From that night forward she had been restless and petulant and like one watching and waiting. It seemed to her that she must fly from the life which was choking her. It was all so petty and so small. People went about sneaking into other people's homes like detectives; they turned yellow and grew scrofulous from too much salt pork, green tea, native tobacco, and the heat of feather beds. The making of a rag carpet was an event, the birth of a baby every year till the woman was forty-five was a commonplace; but the exit of a youth to a seminary to become a priest, or the entrance to the novitiate of a young girl, were matters as important as a battle to Napoleon the Great.

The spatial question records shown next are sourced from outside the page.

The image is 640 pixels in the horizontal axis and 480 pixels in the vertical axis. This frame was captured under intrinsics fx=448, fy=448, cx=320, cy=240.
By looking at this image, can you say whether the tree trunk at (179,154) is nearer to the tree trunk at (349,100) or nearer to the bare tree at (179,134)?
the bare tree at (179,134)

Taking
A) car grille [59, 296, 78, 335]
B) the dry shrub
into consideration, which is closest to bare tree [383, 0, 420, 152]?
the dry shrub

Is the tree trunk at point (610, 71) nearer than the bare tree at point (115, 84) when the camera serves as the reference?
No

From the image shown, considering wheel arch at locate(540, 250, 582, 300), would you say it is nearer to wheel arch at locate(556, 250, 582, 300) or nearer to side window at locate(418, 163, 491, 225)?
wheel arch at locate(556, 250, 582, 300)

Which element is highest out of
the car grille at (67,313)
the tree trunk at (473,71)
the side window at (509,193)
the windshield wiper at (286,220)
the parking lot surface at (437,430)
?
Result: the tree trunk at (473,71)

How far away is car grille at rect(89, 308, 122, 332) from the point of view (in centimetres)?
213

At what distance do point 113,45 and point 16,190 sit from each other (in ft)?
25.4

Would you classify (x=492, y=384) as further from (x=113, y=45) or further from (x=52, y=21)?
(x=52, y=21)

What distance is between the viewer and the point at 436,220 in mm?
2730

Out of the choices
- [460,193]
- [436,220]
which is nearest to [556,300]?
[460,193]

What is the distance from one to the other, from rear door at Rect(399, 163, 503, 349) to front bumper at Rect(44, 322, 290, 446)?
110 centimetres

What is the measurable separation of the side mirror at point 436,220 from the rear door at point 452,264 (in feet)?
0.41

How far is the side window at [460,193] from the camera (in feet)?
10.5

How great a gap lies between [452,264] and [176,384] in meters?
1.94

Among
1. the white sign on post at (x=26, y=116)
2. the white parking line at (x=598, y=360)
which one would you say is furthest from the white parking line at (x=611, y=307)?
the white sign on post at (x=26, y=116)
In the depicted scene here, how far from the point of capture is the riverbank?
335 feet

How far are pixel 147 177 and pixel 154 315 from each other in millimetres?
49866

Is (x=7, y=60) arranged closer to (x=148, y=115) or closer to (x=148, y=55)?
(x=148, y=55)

How had she gone through it all so long, she asked herself? The presence of Jean Jacques had become almost unbearable when, the day done, he retired to the feather bed which she loathed, though he would have looked upon discarding it like the abdication of his social position. A feather bed was a sign of social position; it was as much the dais to his honour as is the woolsack to the Lord Chancellor in the House of Lords.

She was waiting for something. There was a restless, vagrant spirit alive in her now. She had been so long inactive, tied by the leg, with wings clipped; now her mind roamed into pleasant places of the imagination where life had freedom, where she could renew the impulses of youth. A true philosopher-a man of the world-would have known for what she was waiting with that vague, disordered expectancy and yearning; but there was no man of the world to watch and guide her this fateful summer, when things began to go irretrievably wrong.

Then George Masson came. He was a man of the world in his way; he saw and knew better than the philosopher of the Manor Cartier. He grasped the situation with the mind of an artist in his own sphere, and with the knowledge got by experience. Thus there had been the thing which the Clerk of the Court saw from Mont Violet behind the Manor; and so it was that as Jean Jacques helped Carmen down from the red wagon on their return from Vilray, she gave him a smile which was meant to deceive; for though given to him it was really given to another man in her mind's eye. At sunset she gave it again to George Masson on the river-bank, only warmer and brighter still, with eyes that were burning, with hands that trembled, and with an agitated bosom more delicately ample than it was on the day the Antoine was wrecked.

Neither of these two adventurers into a wild world of feeling noticed that a man was sitting on a little knoll under a tree, not far away from their meeting-place, busy with pencil and paper.

It was Jean Jacques, who had also come to the river-bank to work out a business problem which must be settled on the morrow. He had stolen out immediately after supper from neighbours who wished to see him, and had come here by a roundabout way, because he wished to be alone.

George Masson and Carmen were together for a few moments only, but Jean Jacques heard his wife say, "Yes, to-morrow-for sure," and then he saw her kiss the master-carpenter-kiss him twice, thrice. After which they vanished, she in one direction, and the invader and marauder in another.

If either of these two had seen the face of the man with a pencil and paper under the spreading beechtree, they would not have been so impatient for tomorrow, and Carmen would not have said "for sure."

Jean Jacques was awake at last, man as well as philosopher.